Selected passage:
Reader Input Needed: Are You Experiencing Barthesian Fatigue?

What This Guy is Thinking: ” Good God, Just Shoot Me…Another Leicaphilia Article About Some Completely Unintelligible French Philosopher”

As many of you know, I’ve been off on a Philosophy of Photography riff for some time now. Partly it’s because I find the subject fascinating, and partly because talking about the latest Leica gadget gets old after a while, and also, frankly, digital Leica gadgets, in general, bore me, although I’m open to someone gifting me an M10. Also, as I’ve mentioned before, I’m now officially doing graduate work in history at an institution with fairly high standards, so that’s taking much of my time in addition to doing the work I do to pay my bills. As a means of motivating me going forward, I am open to someone starting a Go Fund Me campaign where every reader donates $10, the proceeds going to an M10 for me. It’s the least you could do, given I’ve been faithfully cranking out blog posts now for 5 years (I’m up to around 380 posts), all without running ads or mentioning sponsors or soliciting donations to “help offset” the costs to me of doing so (in actuality, the costs are minimal; it’s the time and effort that creates the burden). I’m assuming, however, that the Go Fund Me campaign, and the M10, aren’t happening. One can wish.

As long as I’m running the blog, there’s always going to be a certain philosophical aspect to it, but I’m afraid that the direction I’ve been going recently – all theory, little Leica – might be causing reader fatigue. All of which is leading up to the question I feel needs to be asked: what is it that you want to see from this site, if anything, going forward?

To do:
1. In the blog post, how many posts does the writer say they have published so far?
2. Copy from the blog post, word for word, the span from "As long as I’m" up to and including "anything, going forward?".

Available data:
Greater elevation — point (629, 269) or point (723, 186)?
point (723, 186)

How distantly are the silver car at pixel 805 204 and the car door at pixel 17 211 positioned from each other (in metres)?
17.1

Written responses:
1. Around 380 posts, written over 5 years.

2.
As long as I’m running the blog, there’s always going to be a certain philosophical aspect to it, but I’m afraid that the direction I’ve been going recently – all theory, little Leica – might be causing reader fatigue. All of which is leading up to the question I feel needs to be asked: what is it that you want to see from this site, if anything, going forward?